Sanrock Reviews

looking at things from a literary viewpoint

Let’s Talk About Why We Love Diary of a Wimpy Kid

Book ten of the bestselling young adult series Diary of a Wimpy Kid has been out for a while. And yours truly is a fan. (Don’t judge.) After finishing the tenth book, I got to thinking: Why has this series lasted so long and why does every book have so many holds on it at the library?

First, for those who don’t know, the story is about a middle school boy named Greg Heffley and his everyday life. His everyday life is filled with things that would annoy any teenager. The books are written in the first person since they are supposed to be Greg’s journal entries (thus the title.)

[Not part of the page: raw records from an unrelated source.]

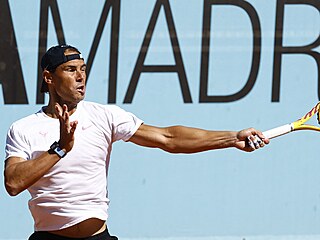 Rafael Nadal pi tréninku na madridské antuce.
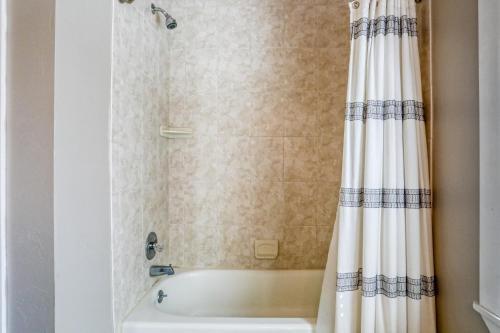 Palmettos Cabana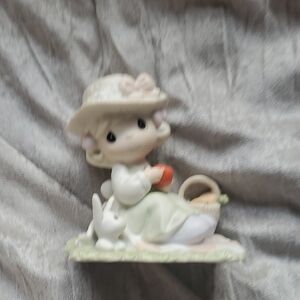 'We're So Hoppy You're Here' Precious Moments Figurine - Cream and White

Let’s get the obvious out of the way: Yes, some of the situations do come across as something you’d see in a bad Disney Channel/Nickelodeon sitcom. Though not as bad as those, these situations are a bit, lack of a better word, stupid. For example. in the ninth book Hard Luck, Greg uses a magic 8-ball to cheat on a test. His teacher catches him, takes him to the principal and calls it an “electronic cheating device.” Why is that stupid? Because, yes, the teacher may be old and doesn’t know about the latest technology, but the magic 8-ball first came out in NINETEEN FUCKING FIFTY! That teacher would have HAD a magic 8-ball when she was a kid. That scene made NO SENSE!

Now that I vented, let’s look at the positives. You see, many kids see themselves as Gregg because he pretty much is a modern day kid. He doesn’t act like what an adult thinks a kid is like, he acts like a kid. He likes video games, hates school, wants to just watch TV all day and loves summer because there is no school. On top of that, the things that do get him in trouble real life kids have done. Crashing your dad’s car, losing your kid brother, hiding stuff from your parents. These are all things kids have done.

Not to mention all think they have Greg’s family. Yes, they are pretty much cliches, but they feel realer than anything in this genre. There’s the overprotective mom who’s lie that because of Greg’s little brother; Greg’s brother Roderick acts like a lazy older teen who’s in a band and does some mean things to Greg, but he’s not over the top. He acts like what an older brother does act like towards his younger brother.

Another trope is the dorky friend with the super strict parents (Milhouse, Butters.) In this case, it’s Rowley. Rowley may be a trope, but he does have some redeeming qualities that make him an actual character instead of a trope.

And that’s why these books are entertaining. These characters are your typical young adult tropes, but they don’t act like them. Not to mention the plots and situations are more relatable and realistic than your typical young adult story (with some exemptions of course.)

So, does this series deserve the fame it has? In a way, yes it does.  It’s certainly better than many other series aimed at 10-14- year olds. It has the right amount of relatability to keep it interesting and knows when not to be stupid so that even adults can enjoy.